What Do You Want?

I love the movie Field of Dreams. There are several scenes that I think speak to feelings and emotions we all share. But the scene where Ray ‘kidnaps’ Terrance to the ball game is one that I particularly enjoyed. They are talking about life and the experience of involvement in the 60s and of those who still lived with part of their heart back there. So Rays asks, “What do you want?”

Terrance launches into this little piece of dialogue. “I want them to stop looking to me for answers, begging me to speak again, write again, be a leader. I want them to start thinking for themselves. I want my privacy.” The funny thing was, Ray wasn’t asking what he wanted from people, he was asking what Terrance wanted from the concession stand. So Terrance says, “Oh. A dog and a beer.”

As I see it, there are two problems that happen in these situations. We may answer a question they weren’t asking, or we give counsel they don’t need. We too often try to fix things in the lives of friends and loved ones that we’re not qualified to address. It’s as if we stayed at a Holiday Inn Express and that makes us capable of the soul surgery they need. Sometimes they need a simple answer to a simple question and instead they get a speech in answer to a question they weren’t asking. The broken heart isn’t always looking for all the answers to all the questions—it just needs to hear that you care. The broken spirit may not need you to repair it, but rather to sustain it.

So is there a place for thorough, wise and biblical counsel? Of course there is. And if a person asks for that we need to offer counsel as best we can. But sometimes the best answer is not a sermon, a lecture,  pop psychology, a dose of Oprah with a side order of Dr. Phil, a book to read or a tape to listen to; sometimes the answer is as simple as, “A dog and a beer.”

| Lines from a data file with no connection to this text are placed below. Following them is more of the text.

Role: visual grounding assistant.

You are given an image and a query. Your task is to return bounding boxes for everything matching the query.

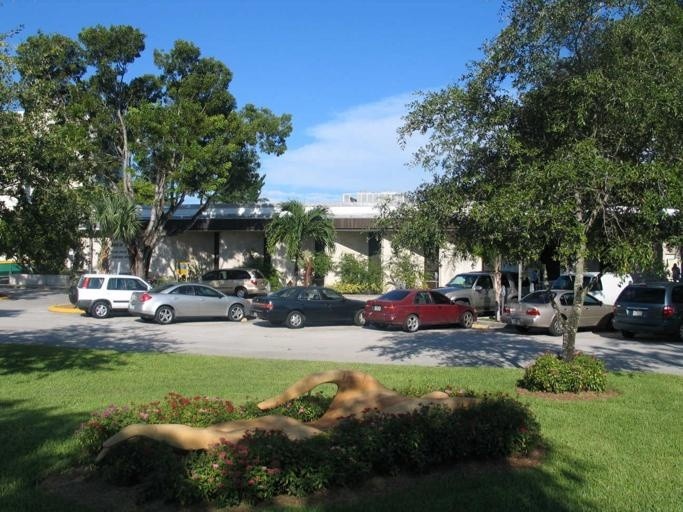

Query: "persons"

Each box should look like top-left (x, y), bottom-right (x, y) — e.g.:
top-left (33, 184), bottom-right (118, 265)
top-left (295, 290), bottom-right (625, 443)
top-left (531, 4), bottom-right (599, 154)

top-left (671, 262), bottom-right (680, 285)
top-left (531, 269), bottom-right (540, 285)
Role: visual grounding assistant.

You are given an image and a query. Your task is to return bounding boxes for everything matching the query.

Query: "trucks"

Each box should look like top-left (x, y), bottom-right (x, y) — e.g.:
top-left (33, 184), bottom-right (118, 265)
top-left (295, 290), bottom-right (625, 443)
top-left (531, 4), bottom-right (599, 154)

top-left (550, 272), bottom-right (633, 306)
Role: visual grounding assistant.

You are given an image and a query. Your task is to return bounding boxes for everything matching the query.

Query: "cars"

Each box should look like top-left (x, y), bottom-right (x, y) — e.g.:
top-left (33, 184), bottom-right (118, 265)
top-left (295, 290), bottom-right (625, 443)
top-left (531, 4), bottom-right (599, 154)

top-left (128, 283), bottom-right (253, 324)
top-left (500, 290), bottom-right (620, 336)
top-left (248, 286), bottom-right (369, 328)
top-left (361, 289), bottom-right (476, 332)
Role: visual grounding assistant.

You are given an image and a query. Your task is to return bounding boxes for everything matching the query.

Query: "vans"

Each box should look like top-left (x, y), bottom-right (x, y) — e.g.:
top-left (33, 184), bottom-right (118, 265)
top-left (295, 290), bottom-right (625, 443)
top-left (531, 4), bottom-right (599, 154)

top-left (430, 270), bottom-right (528, 313)
top-left (611, 282), bottom-right (682, 338)
top-left (193, 267), bottom-right (270, 299)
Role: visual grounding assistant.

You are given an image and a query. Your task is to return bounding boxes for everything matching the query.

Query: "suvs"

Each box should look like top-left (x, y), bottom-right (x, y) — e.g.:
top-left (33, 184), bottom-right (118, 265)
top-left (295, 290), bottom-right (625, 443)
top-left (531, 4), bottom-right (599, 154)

top-left (68, 273), bottom-right (153, 319)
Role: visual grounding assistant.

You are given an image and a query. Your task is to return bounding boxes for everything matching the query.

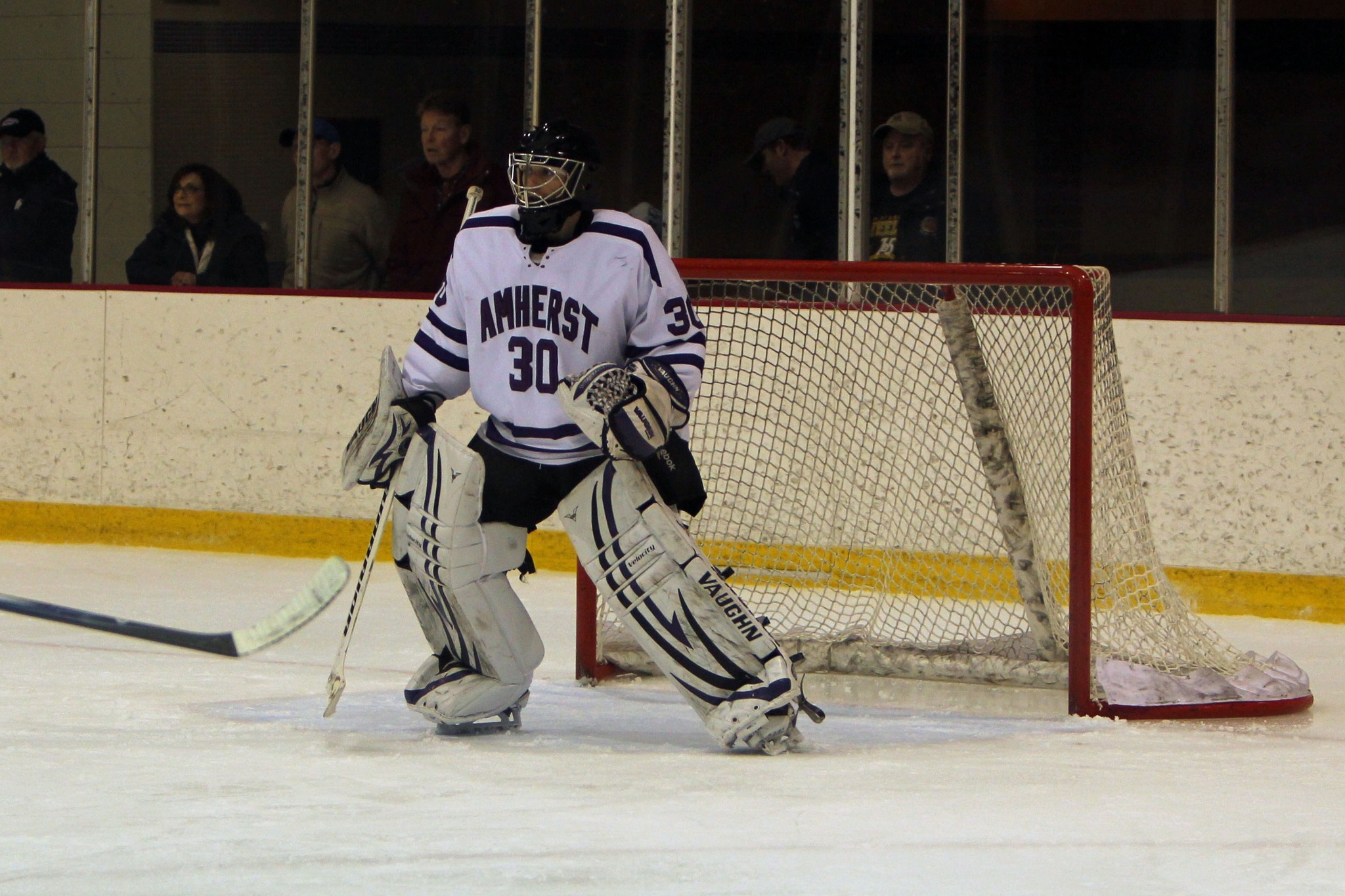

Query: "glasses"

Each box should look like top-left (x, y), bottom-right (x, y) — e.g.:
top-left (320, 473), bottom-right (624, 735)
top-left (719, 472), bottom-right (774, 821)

top-left (172, 184), bottom-right (206, 196)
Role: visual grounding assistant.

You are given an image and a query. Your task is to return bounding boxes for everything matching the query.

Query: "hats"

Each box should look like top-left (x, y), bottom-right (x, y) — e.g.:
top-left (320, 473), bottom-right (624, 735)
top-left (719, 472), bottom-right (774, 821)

top-left (746, 118), bottom-right (813, 167)
top-left (872, 111), bottom-right (934, 149)
top-left (0, 108), bottom-right (45, 139)
top-left (279, 118), bottom-right (343, 148)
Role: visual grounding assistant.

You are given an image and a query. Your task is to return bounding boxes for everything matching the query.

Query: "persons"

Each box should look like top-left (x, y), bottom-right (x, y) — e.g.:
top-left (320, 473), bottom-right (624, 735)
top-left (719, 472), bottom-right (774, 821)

top-left (339, 122), bottom-right (826, 755)
top-left (740, 117), bottom-right (839, 302)
top-left (814, 111), bottom-right (999, 304)
top-left (377, 88), bottom-right (502, 294)
top-left (125, 164), bottom-right (268, 288)
top-left (277, 114), bottom-right (396, 290)
top-left (0, 107), bottom-right (79, 283)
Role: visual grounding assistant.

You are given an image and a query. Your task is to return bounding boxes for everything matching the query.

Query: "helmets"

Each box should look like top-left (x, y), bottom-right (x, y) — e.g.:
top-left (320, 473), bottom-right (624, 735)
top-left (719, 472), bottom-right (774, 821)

top-left (507, 121), bottom-right (598, 238)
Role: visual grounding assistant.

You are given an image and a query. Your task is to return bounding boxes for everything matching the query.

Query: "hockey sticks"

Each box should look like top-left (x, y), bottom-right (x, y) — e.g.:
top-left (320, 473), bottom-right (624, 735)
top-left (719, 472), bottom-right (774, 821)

top-left (322, 183), bottom-right (485, 719)
top-left (0, 555), bottom-right (350, 658)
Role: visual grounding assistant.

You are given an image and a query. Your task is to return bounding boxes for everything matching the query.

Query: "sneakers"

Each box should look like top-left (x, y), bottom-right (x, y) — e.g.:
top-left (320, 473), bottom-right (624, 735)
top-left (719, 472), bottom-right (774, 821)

top-left (432, 691), bottom-right (530, 736)
top-left (741, 703), bottom-right (803, 755)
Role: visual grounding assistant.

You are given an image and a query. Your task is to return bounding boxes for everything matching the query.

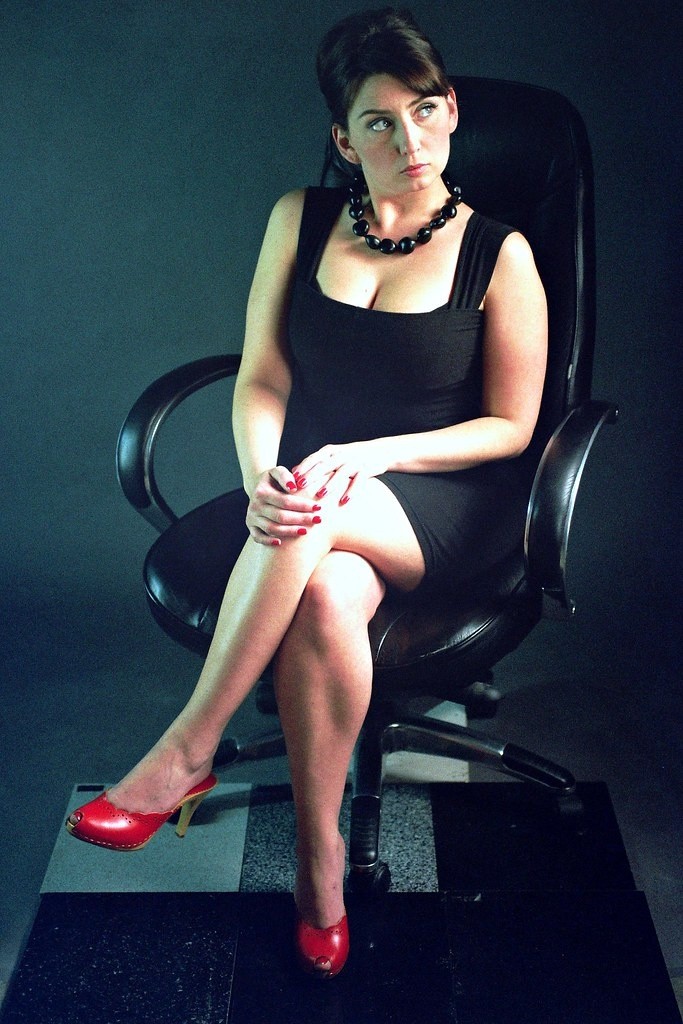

It’s a noble thing to give people what they are asking for while knowing that they need so much more. Jesus knew this too. He said, “I have much more to say to you, more than you can now bear” (John 16:12). So when the ones who trust you with their cares and wounds share openly their great fears and the turbulence of their hearts, give them what they are really asking for. This may open the door to meeting their great need later on.